- [Problem set]
**1.** In the article on the Strathclyde Business Network event, what form did the session take?
**2.** Carry on the article on the Strathclyde Business Network event, starting right after its last sentence.

By Zora Krisman - Posted on 24 November 2016

The student-led Strathclyde Business Network organised an event to discuss the recent political votes in the UK and US and their consequent fall-out. Student Zora Krisman highlights some of the key points made.

The UK electorate’s decision to vote ‘Brexit’ and the more recent US Election result which saw Donald Trump voted President were decisions which upset what most people thought would happen.

Since then there has been hot debate that the unexpected result of both votes might be a good thing – or indeed a bad thing! – with endless discussion in both mainstream and social media.

We are sure that the audience came prepared with deep interest in the Brexit and US Election session organised by Strathclyde Business Network on Tuesday, 15 November. We invited two experts in their fields for an insightful event which took the form of a one-hour Q&A session.

The first speaker, Tom Scotto, is a professor in Government and Politics who specialises in public opinion and voting behaviour at the University of Strathclyde, and the second speaker, Dr Graeme Roy, is a Director of the Fraser of Allander Institute, Strathclyde Business School, who has worked for the Scottish Government as an Economic Advisor.

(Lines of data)
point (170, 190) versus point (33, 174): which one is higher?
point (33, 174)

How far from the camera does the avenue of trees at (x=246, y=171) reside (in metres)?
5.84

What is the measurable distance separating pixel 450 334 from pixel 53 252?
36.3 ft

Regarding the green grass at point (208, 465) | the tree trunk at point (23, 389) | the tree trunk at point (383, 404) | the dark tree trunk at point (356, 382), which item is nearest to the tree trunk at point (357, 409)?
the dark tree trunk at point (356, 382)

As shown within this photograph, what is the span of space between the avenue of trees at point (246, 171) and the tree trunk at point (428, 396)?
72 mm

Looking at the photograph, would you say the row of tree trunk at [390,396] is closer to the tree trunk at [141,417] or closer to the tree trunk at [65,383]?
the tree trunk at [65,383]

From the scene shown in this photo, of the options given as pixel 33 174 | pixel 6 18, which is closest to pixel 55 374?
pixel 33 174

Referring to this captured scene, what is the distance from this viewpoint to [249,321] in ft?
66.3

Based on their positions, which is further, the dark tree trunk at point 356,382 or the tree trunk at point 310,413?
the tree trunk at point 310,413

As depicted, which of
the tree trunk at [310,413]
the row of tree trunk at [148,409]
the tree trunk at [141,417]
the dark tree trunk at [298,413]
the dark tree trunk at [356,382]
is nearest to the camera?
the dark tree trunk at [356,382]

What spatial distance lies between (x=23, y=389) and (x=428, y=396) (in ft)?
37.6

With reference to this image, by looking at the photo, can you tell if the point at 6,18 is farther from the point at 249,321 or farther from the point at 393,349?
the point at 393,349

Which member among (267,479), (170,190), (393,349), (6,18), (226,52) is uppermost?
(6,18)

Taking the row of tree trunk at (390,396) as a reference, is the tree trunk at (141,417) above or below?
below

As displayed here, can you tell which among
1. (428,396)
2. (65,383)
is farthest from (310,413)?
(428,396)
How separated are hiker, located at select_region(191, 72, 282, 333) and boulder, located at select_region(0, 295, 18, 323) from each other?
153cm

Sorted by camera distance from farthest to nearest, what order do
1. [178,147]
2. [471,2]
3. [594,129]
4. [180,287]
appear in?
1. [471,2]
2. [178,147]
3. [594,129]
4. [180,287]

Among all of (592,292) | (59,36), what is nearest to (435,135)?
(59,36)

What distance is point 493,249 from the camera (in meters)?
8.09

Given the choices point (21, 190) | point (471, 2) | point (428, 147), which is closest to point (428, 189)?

- [Results of the exercise]
**1.** A one-hour Q&A session.

**2.**
Professor Scotto highlighted a good point about the similarity of three recent voting events – the UK 2015 National Elections, Brexit and the US Elections 2016 - which was that all of the results were seemingly unexpected.

The media played a massive role in shaping public opinion, but instead of being persuasive, the majority of voters went against what was ‘expected' of them. Most of us expected a victory on Hillary Clinton’s side in the US presidential election, but reality hit hard when Trump won. Voters picked Trump instead because they felt a sense of belonging to the party supporting him.  Additionally, if we look at the polls since 2013, Clinton had been losing momentum after each debate, pulling the public closer to the Republican. At the same time, the voting rates for 2016 US Election were the lowest since 1996. This leads to the speculation that a lot of people prefer to hang back and watch, rather than having their voices heard, which may have been a result of both candidates’ unpopularity – as the professor remarked.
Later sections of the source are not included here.